El convertit se puso a gatas, exhaló
un bufido y dirigió su negra mirada hacia la fuente.
Isidro
agarró con fuerza el marum.
El
ser hizo ademan de saltar, sus extremidades inferiores se doblaron en un ángulo
imposible y realizaron un inverosímil movimiento. El viejo detective se preparó
para el ataque. Su corazón, a pesar de haberse enfrentado decenas de veces con
aquellos diablos, latía desbocado.
Nada
sucedió. El monstruo no aparecía.

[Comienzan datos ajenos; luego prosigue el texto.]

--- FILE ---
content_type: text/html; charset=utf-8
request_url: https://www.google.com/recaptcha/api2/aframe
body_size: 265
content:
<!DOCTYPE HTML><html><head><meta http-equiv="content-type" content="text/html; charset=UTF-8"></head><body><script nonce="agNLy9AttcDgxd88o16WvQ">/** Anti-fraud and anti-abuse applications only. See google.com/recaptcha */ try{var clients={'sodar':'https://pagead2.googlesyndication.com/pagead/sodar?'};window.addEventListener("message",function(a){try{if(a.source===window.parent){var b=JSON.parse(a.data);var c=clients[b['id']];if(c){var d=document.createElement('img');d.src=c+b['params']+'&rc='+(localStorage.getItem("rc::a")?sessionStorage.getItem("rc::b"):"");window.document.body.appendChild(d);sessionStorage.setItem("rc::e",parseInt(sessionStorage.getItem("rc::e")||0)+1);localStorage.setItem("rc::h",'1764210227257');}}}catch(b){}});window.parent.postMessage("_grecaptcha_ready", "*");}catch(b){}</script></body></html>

La lluvia comenzó a arreciar borrando los
ruidos de la tarde noche. El agua comenzó a empapar el pelo canoso y la piel
bronceada y curtida del viejo investigador donde las arrugas comenzaban a tomar
solidas posiciones.
Su
rostro dibujó una nerviosa sonrisa, sabedor de que aquel monstruo era diferente
a los demás.
—Nunca
debí haberte dado este caso —susurró.
El
convertit apareció por un lateral de
la fuente. Sus ojos rojos miraban al viejo como si fuese un pequeño ratón con
el que fuese a comenzar un excitante juego de caza. Caminaba sobre sus cuatro
patas en movimientos lentos y dislocados.
Isidro
levantó su puñal.
Un
gruñido salió de la negra boca del ser como una ininteligible palabra pronunciada
en algún antiguo y olvidado idioma. Volvió a doblar sus patas y esta vez saltó,
el detective irguió la mano que sujetaba el marum
en un movimiento certero, pero una de las patas delanteras del monstruo se
movió en un imposible vaivén hasta arrancar de cuajo el brazo del viejo que
dios dos pasos atrás mientras el convertit
caía sobre él, sus dientes alcanzaron su objetivo y se clavaron como pinchos de
hierro en la cara del hombre, su mandíbula se movió masticando hasta que el
cráneo del viejo detective se deshizo como chicle dentro de la boca.
El
cuerpo descabezado y sin brazo del hombre cayó al suelo empapado por la lluvia.
El
convertit se estiró como un lobo y
lanzó un gruñido al cielo encapotado. De dos saltos atravesó la valla del
jardín del viejo detective y recorrió la calle solitaria de la urbanización
hasta perderse en el bosque que nacía detrás de los últimos chalets.